Selandia Baru akan beli rumah warga yang hancur

Hak atas foto ap
Image caption Pemerintah akan membeli 5.000 unit rumah yang hancur akibat gempa

Pemerintah Selandia Baru setuju untuk membeli lebih dari 5.000 unit rumah yang hancur akibat gempa bumi besar di Christchurch.

Pihak berwenang mengatakan sejumlah daerah di kota itu harus ditinggalkan selama beberapa tahun ke depan.

Mereka memperkirakan biaya membeli seluruh rumah itu sekitar US$500 juta.

Perdana Menteri John Key mengatakan pemerintah masih mempertimbangkan apakah 10.000 unit rumah lagi harus dihancurkan.

Gempa bumi yang terjadi bulan Februari lalu itu menewaskan 181 orang dan menyebabkan ribuan orang kehilangan tempat tinggal.

Guncangan besar itu adalah bagian dari ribuan gempa bumi dan gempa susulan yang melanda kota itu sejak bulan September lalu.

Pemerintah membagi wilayah kota Christchuch menjadi empat zona yang mendapat empat kode warna berbeda - merah, oranye, hijau, dan putih.

Key mengatakan akan diperlukan waktu tiga sampai lima tahun sebelum pembangunan kembali bisa dilakukan di zona merah.

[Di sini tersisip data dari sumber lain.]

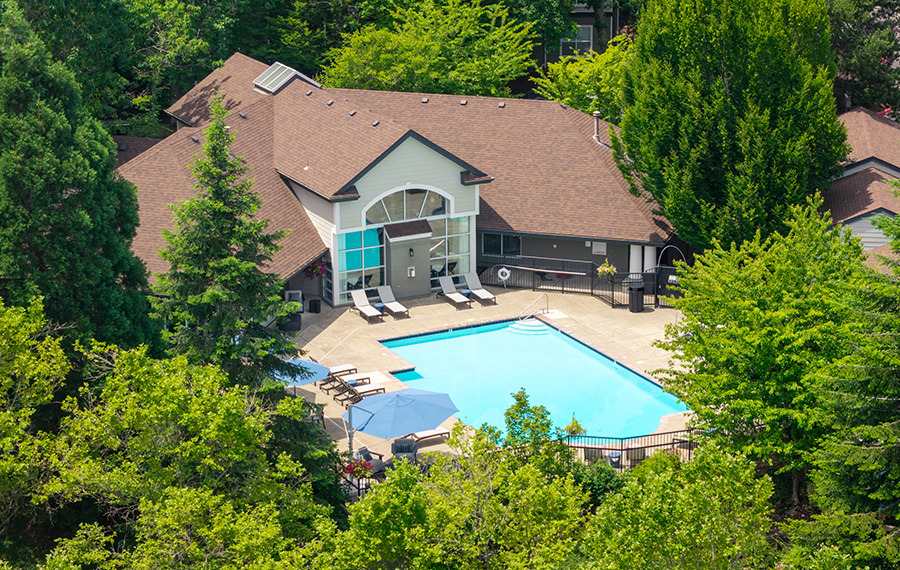 Apartments in the West Linn-Wilsonville School District - Cascade Summit - Swimming Pool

"Paling tidak 5.000 pemilik rumah berada dalam situasi di mana mereka tidak bisa membangun kembali properti di tanah milik mereka sama sekali sampai anak-anak kecil mereka masuk sekolah menengah," kata PM Key.

Pemerintah akan menawarkan untuk membeli rumah dan tanah mereka, tergantung pada situasi asuransi properti mereka, tambahnya.

Sekitar 10.000 rumah lagi di zona oranye masih diteliti.

Pemerintah Selandia Baru selama ini dikecam karena dianggap terlalu lamban menyelesaikan masalah klaim ganti rugi.